Scanning the track names on The Power & The Glory, Wells' second album, it's hard to miss "David & George," a nod to the British Prime Minister and Chancellor Of The Exchequer. You can hear the entitled chuckling of the Bullingdon boys in the tape-loop of maniacal laughter that floats over the track's depth-less, mindlessly distorted beat. The track also displays a formal quality that comes to define the album: the tension between suspension and release, stasis and progress.
The two opening tracks feature the mangled vocals of Dethscalator's Dan Chandler and Factory Floor's Nik Void. Both try to break through the noise to be understood, but they can't. Where Chandler is animalistic, screaming into the darkness, Void sounds inhumanly calm, her voice constantly melting back into a bedrock of ever more distorted thumps. The track doesn't so much progress as decay, and the presence of the human voice, trapped and struggling, is deeply disconcerting amid the blown-out sounds of degraded machinery.
Wicker & Steel, the first Perc album, managed a balance of beats and atmosphere that's rare in techno full-lengths, but the results were never as extreme as they are here. Following the madness of "David & George," "Horse Gum" is five minutes of static, drone and metallic death rattle. The bird chirps and jaunty whistling that open "Dumpster" are slashed by a furious distorted kick. There is no attempt at integration, just a brutal jump from one place to another.

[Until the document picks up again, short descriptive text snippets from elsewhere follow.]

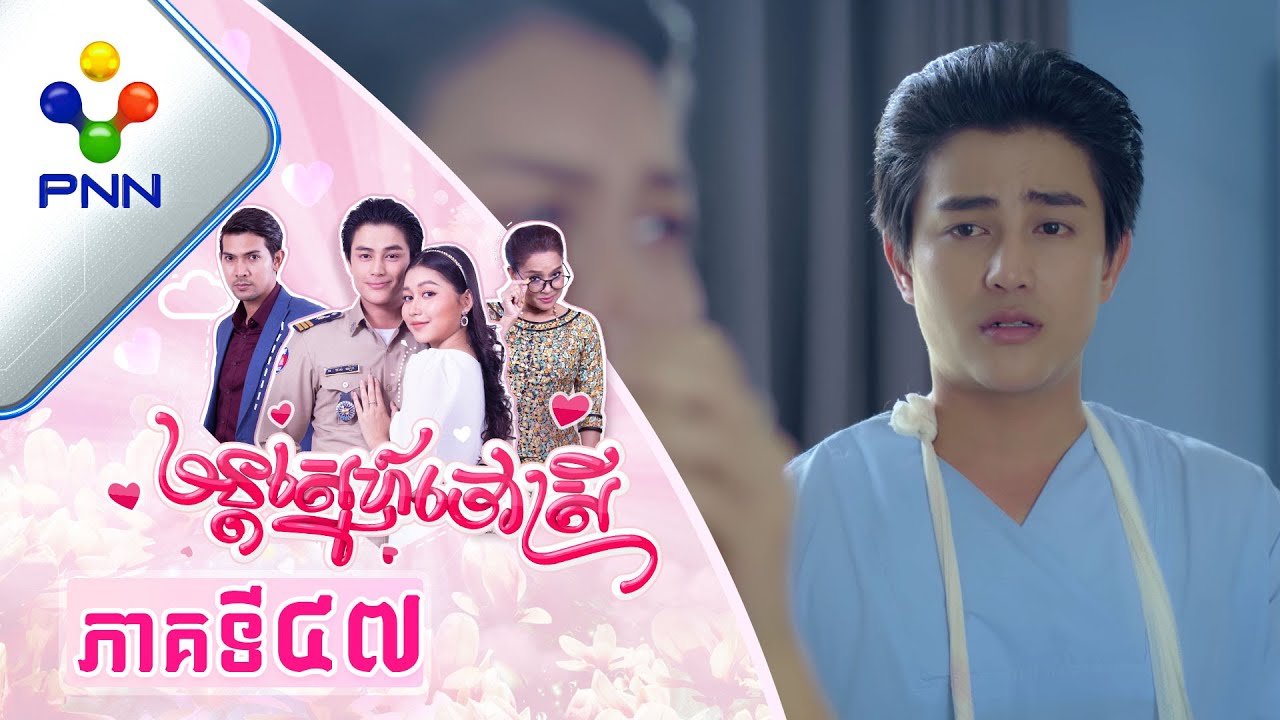 រឿង មន្តស្នេហ៍ចៅស្រី ភាគទី៤៧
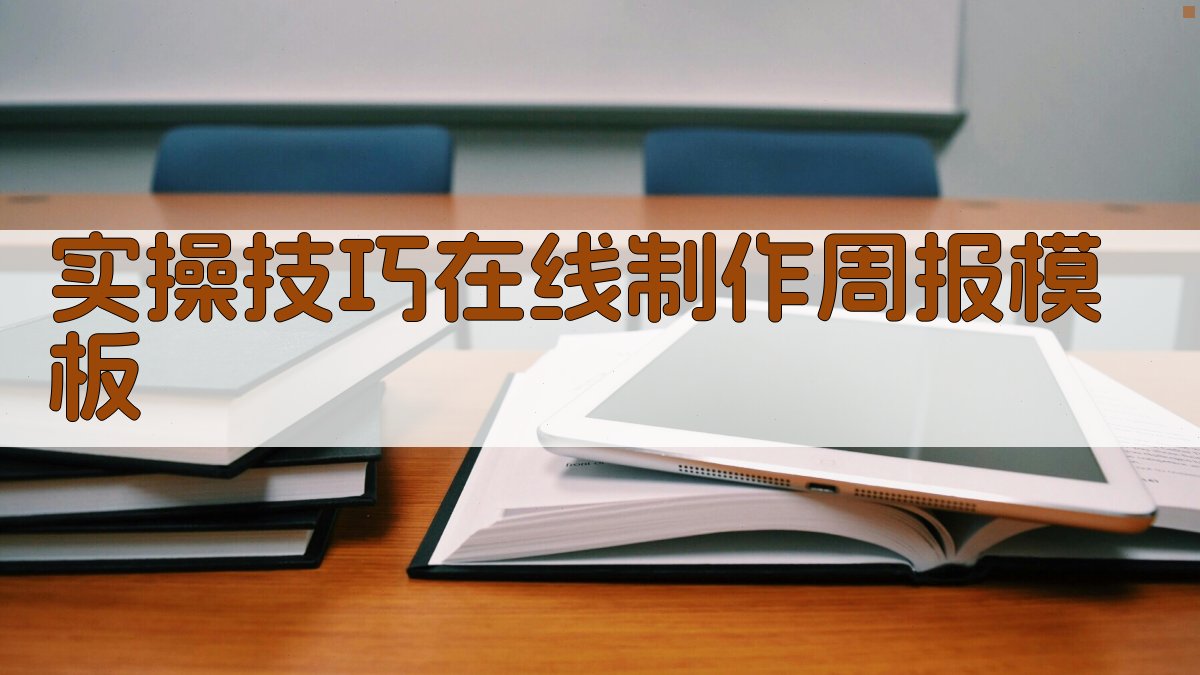 实操技巧：在线制作周报模板 图4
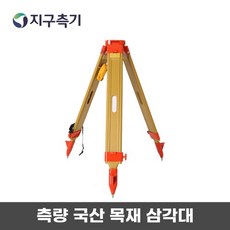 GSURVEY 측량용 국산 목재 삼각대 탑콘 소키아 광파기, 1개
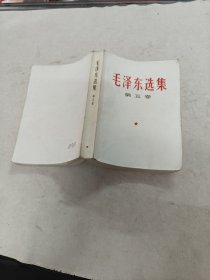 毛泽东选集 第五卷（书棱，前后皮边破，书里面有黄斑，黑斑，划有字体，印章，内容完整，品相如图）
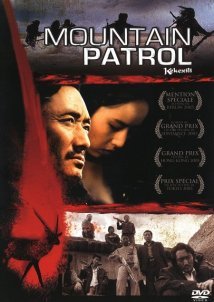 Kekexili / Mountain Patrol (2004)
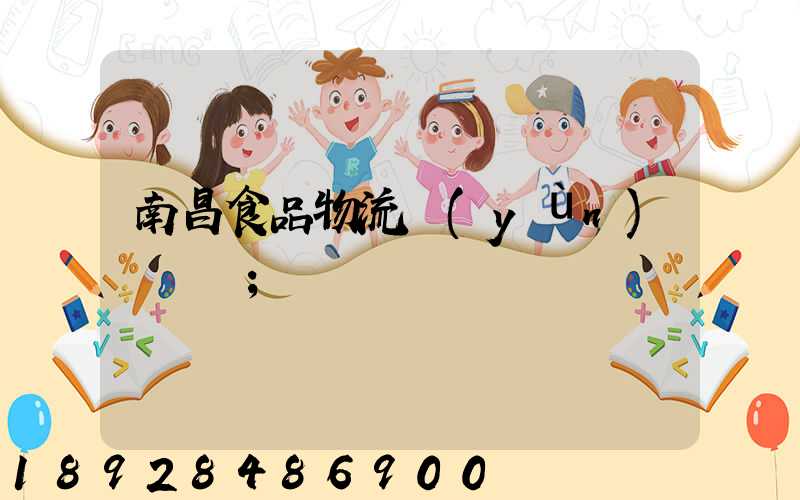 南昌食品物流運(yùn)輸專線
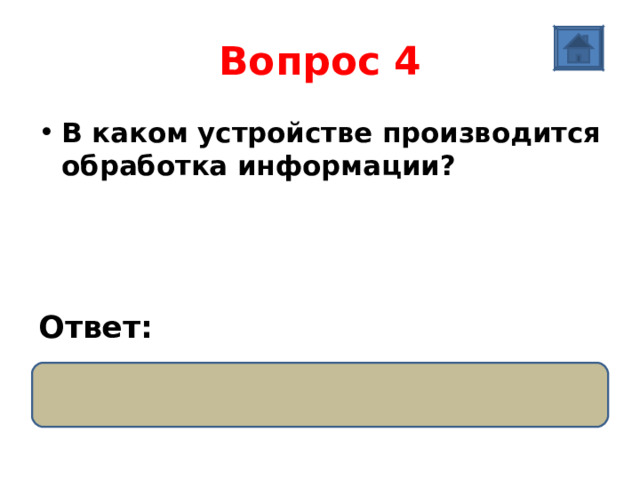 Вопрос 4 В каком устройстве производится обработка информации?    Ответ: Процессор  
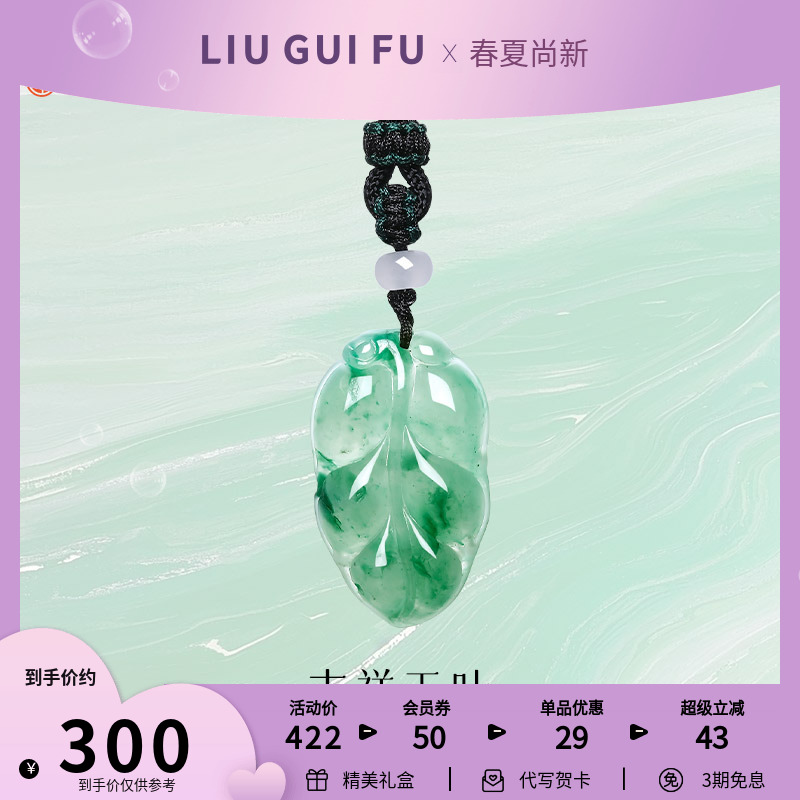 六桂福珠宝吉祥玉叶非洲翠吊坠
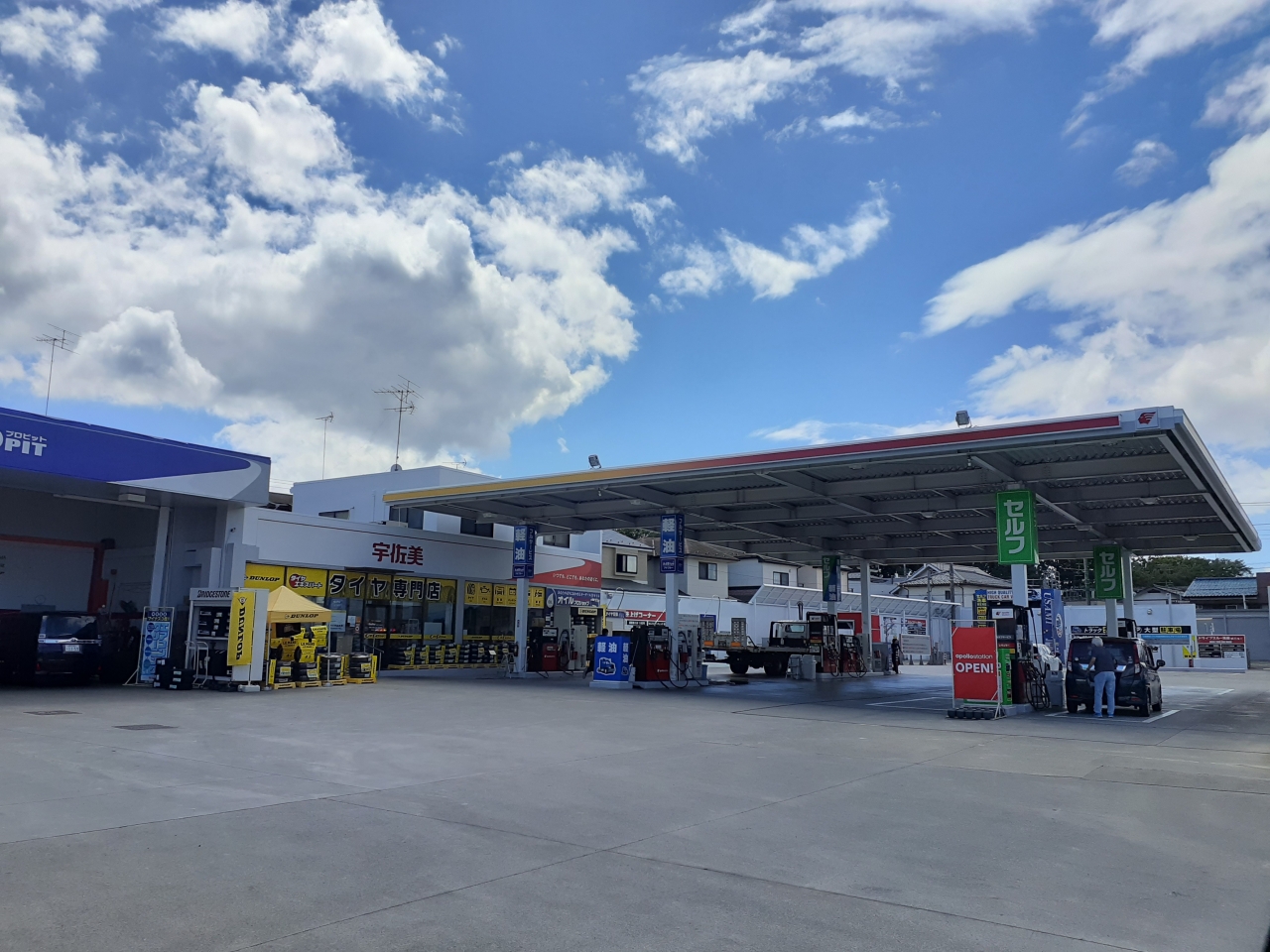 KeePer PROSHOP 16号入間インター給油所 株式会社東日本宇佐美 埼玉栃木支店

The remainder of the track sparks the beginning of the album's generally rowdier final third, blending flashes of broken beats with a frantic, clipped repetition that smacks of Detroit techno artist X-102.
The Power & The Glory is not an explicitly political album. Rather, like all great techno, its power lies in its abstraction, in its transformative repetition. Its glory is in the ecstatic spectacle techno so often evokes—the coming together of masses of bodies and entire buildings shaking from the pound of a kick drum and its attendant feet. Over the course of ten tracks, Wells renders the many feelings that words cannot, a series of atmospheres you feel in your bones but can never name, a power that, in the words of George Orwell, is "constantly increasing and constantly growing subtler." He captures in sound that awesome, terrifying, unshakeable image of the Orwellian imagination: a boot stamping on a human face, forever.